The officers who took part in the overthrow of Chavez "understood the U.S. State Department's repeated statements of concern over the Chavez administration as a tacit endorsement of their plans to remove him from office if the opportunity arose." ... "The State Department had always expressed its preoccupation with Chavez," retired military officer Fernando Ochoa said after the coup. "We interpreted that as" an endorsement of his removal.

However, American officials endeavored to make the point afterward that they had not been encouraging a coup. The White House spokesperson said that such meetings and conversations with dissidents were "a normal part of what diplomats do." And the Washington Post reported:

Members of the country's diverse opposition had been visiting the U.S. embassy here in recent weeks, hoping to enlist U.S. help in toppling Chavez. The visitors included active and retired members of the military, media leaders and opposition politicians. "The opposition has been coming in with an assortment of 'what ifs," said a U.S. official familiar with the effort. "What if this happened? What if that happened? What if you held it up and looked at it sideways? To every scenario we say no. We know what a coup looks like, and we won't support it.

Of course, if the United States had been against the coup it would have informed the Venezuelan government of what was being planned and who was doing the planning and that would have been the end of it. Inasmuch as Washington normally equates democracy with free elections, here was a chance to strike a blow on behalf of democracy by saving a government that came to power through free elections on two separate occasions.

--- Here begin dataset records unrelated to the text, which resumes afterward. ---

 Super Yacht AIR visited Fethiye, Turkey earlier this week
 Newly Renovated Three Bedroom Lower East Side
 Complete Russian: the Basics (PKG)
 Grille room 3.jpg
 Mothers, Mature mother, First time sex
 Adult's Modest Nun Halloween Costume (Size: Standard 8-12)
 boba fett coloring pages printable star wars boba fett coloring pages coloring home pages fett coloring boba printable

And Washington would not have financed the plotters.

Financing the coup

The National Endowment for Democracy was on the scene, as it has been for so many other Washington destabilization operations. In their reporting year ending September 30, 2000, in a clear attempt to weaken Chavez's federal power, NED gave, amongst other Venezuelan grants, $50,000 to PRODEL, a Venezuelan organization, "To promote and defend decentralization in Venezuela. PRODEL will establish and train a network of national and state legislators and mayors to monitor government decentralization activities, advocate for the rights and responsibilities of state and local government in Venezuela, and analyze and debate pending legislation affecting local government."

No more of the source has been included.